[[ Extract provided, beginning ]]

# Runs & debugging

Every call to `/v1/evaluate/{slug}` creates a **run** — a durable record of execution you can inspect in the console or query from the tenant API.

## Run statuses

| Status | Meaning |
|--------|---------|
| **running** | Actively executing nodes |
| **waiting** | Paused at a `wait_for_event` node |
| **completed** | Reached `end` with a response |
| **failed** | Unhandled error or validation failure |
| **timedOut** | Hit the wait deadline without a reply |

## The Runs dashboard

Console → **Runs** opens a live dashboard:

- **KPI tiles** — total runs, success rate, p95 latency, currently-waiting count
- **Stacked time-series** — runs per bucket, broken down by status. **Click any bar** to drill into that bucket
- **Top flows** — busiest 10 flows by volume, sortable by failure count. **Click a flow** to scope the rest of the page
- **Latency chart** — p50 / p95 / p99 across the selected range
- **Filterable table** — search by run id or correlation key, filter by status, paginate cursor-style. Each row shows the targeted version (`v#`), the provenance source (`cli` / `console` / `cli·draft` / `console·draft`) as a badge, and the short git commit when the version was published via CLI. A **`via cli | console | all`** filter pill row sits next to the status chips so you can answer "did the last CI deploy break anything?" in one click. The same filter is available on the API as `GET /v1/runs?source=cli|designer`.

Time range presets: **1h · 24h · 7d · 30d · 90d** plus drilled-in custom ranges. The system picks the bucket size automatically (minute / hour / day) so the chart always renders 24–90 points.

[[ Extract provided, end ]]
[[ Listed records, beginning ]]

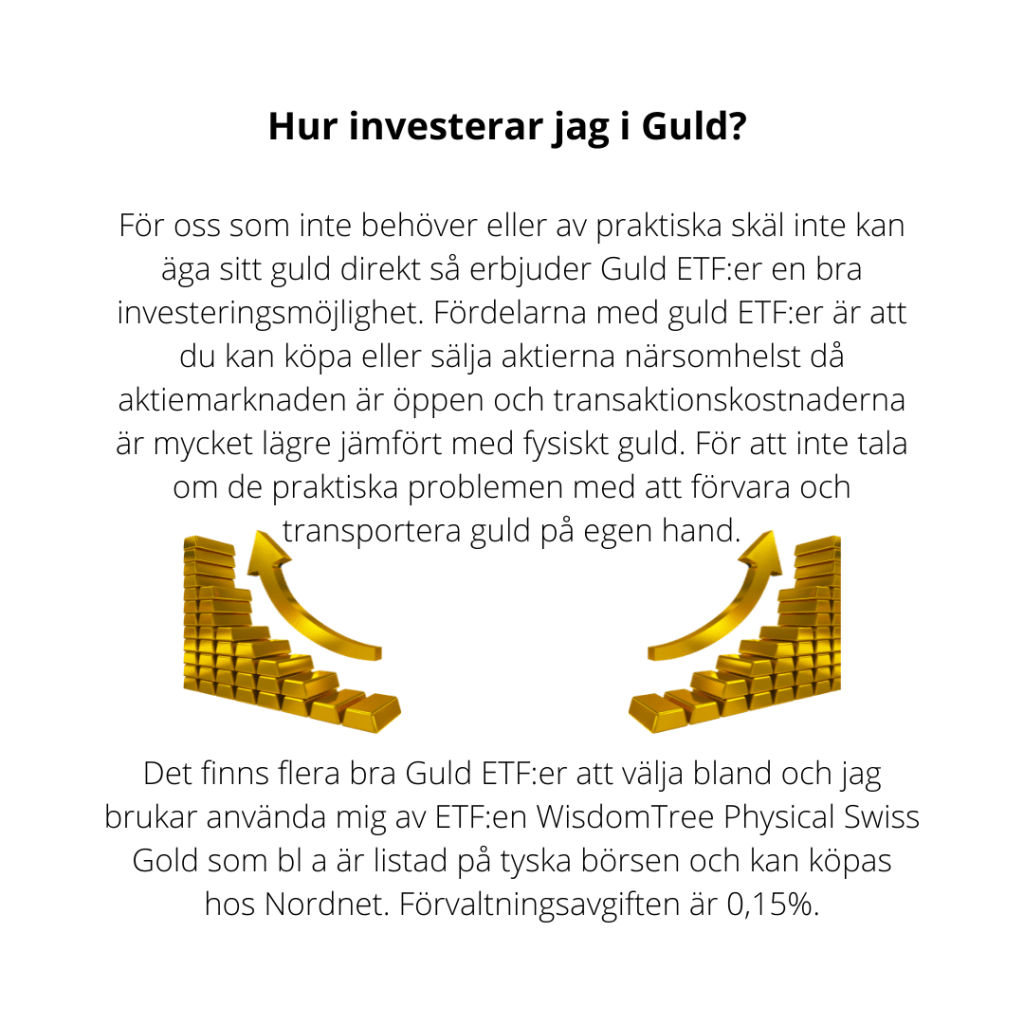 Hur investerar jag i Guld?

För oss som inte behöver eller av praktiska skäl inte kan äga sitt guld direkt så erbjuder Guld ETF:er en bra investeringsmöjlighet. Fördelarna med guld ETF:er är att du kan köpa eller sälja aktierna närsomhelst då aktiemarknaden är öppen och transaktionskostnaderna är mycket lägre jämfört med fysiskt guld. För att inte tala om de praktiska problemen med att förvara och transportera guld på egen hand.

Det finns flera bra Guld ETF:er att välja bland och jag brukar använda mig av ETF:en WisdomTree Physical Swiss Gold som bl a är listad på tyska börsen och kan köpas hos Nordnet. Förvaltningsavgiften är 0,15%.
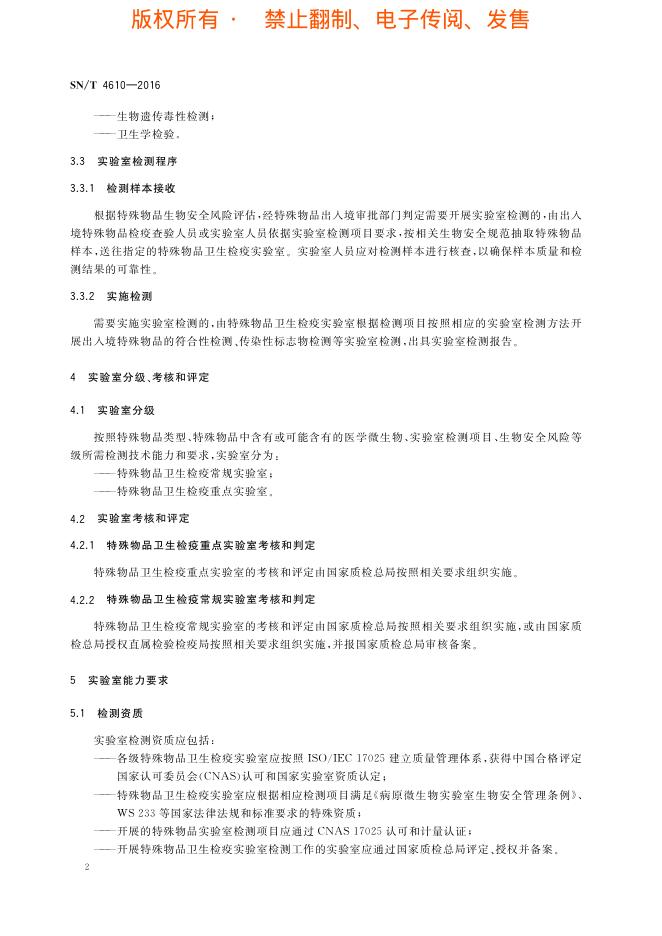 版权所有 · 禁止翻制、电子传阅、发售

SN/T 4610—2016

——生物遗传毒性检测；
——卫生学检验。

3.3 实验室检测程序

3.3.1 检测样本接收

根据特殊物品生物安全风险评估，经特殊物品出入境审批部门判定需要开展实验室检测的，由出入境特殊物品检疫查验人员或实验室人员依据实验室检测项目要求，按相关生物安全规范抽取特殊物品样本，送往指定的特殊物品卫生检疫实验室。实验室人员应对检测样本进行核查，以确保样本质量和检测结果的可靠性。

3.3.2 实施检测

需要实施实验室检测的，由特殊物品卫生检疫实验室根据检测项目按照相应的实验室检测方法开展出入境特殊物品的符合性检测、传染性标志物检测等实验室检测，出具实验室检测报告。

4 实验室分级、考核和评定

4.1 实验室分级

按照特殊物品类型、特殊物品中含有或可能含有的医学微生物、实验室检测项目、生物安全风险等级所需检测技术能力和要求，实验室分为：
——特殊物品卫生检疫常规实验室；
——特殊物品卫生检疫重点实验室。

4.2 实验室考核和评定

4.2.1 特殊物品卫生检疫重点实验室考核和判定

特殊物品卫生检疫重点实验室的考核和评定由国家质检总局按照相关要求组织实施。

4.2.2 特殊物品卫生检疫常规实验室考核和判定

特殊物品卫生检疫常规实验室的考核和评定由国家质检总局按照相关要求组织实施，或由国家质检总局授权直属检验检疫局按照相关要求组织实施，并报国家质检总局审核备案。

5 实验室能力要求

5.1 检测资质

实验室检测资质应包括：
——各级特殊物品卫生检疫实验室应按照 ISO/IEC 17025 建立质量管理体系，获得中国合格评定国家认可委员会(CNAS)认可和国家实验室资质认定；
——特殊物品卫生检疫实验室应根据相应检测项目满足《病原微生物实验室生物安全管理条例》、WS 233 等国家法律法规和标准要求的特殊资质；
——开展的特殊物品实验室检测项目应通过 CNAS 17025 认可和计量认证；
——开展特殊物品卫生检疫实验室检测工作的实验室应通过国家质检总局评定、授权并备案。

2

[[ Listed records, end ]]

**Problem details**
List every run status named in the runs and debugging page. Rely only on the runs and debugging page; the lines are not needed.

**Answer to this problem**
running, waiting, completed, failed, timedOut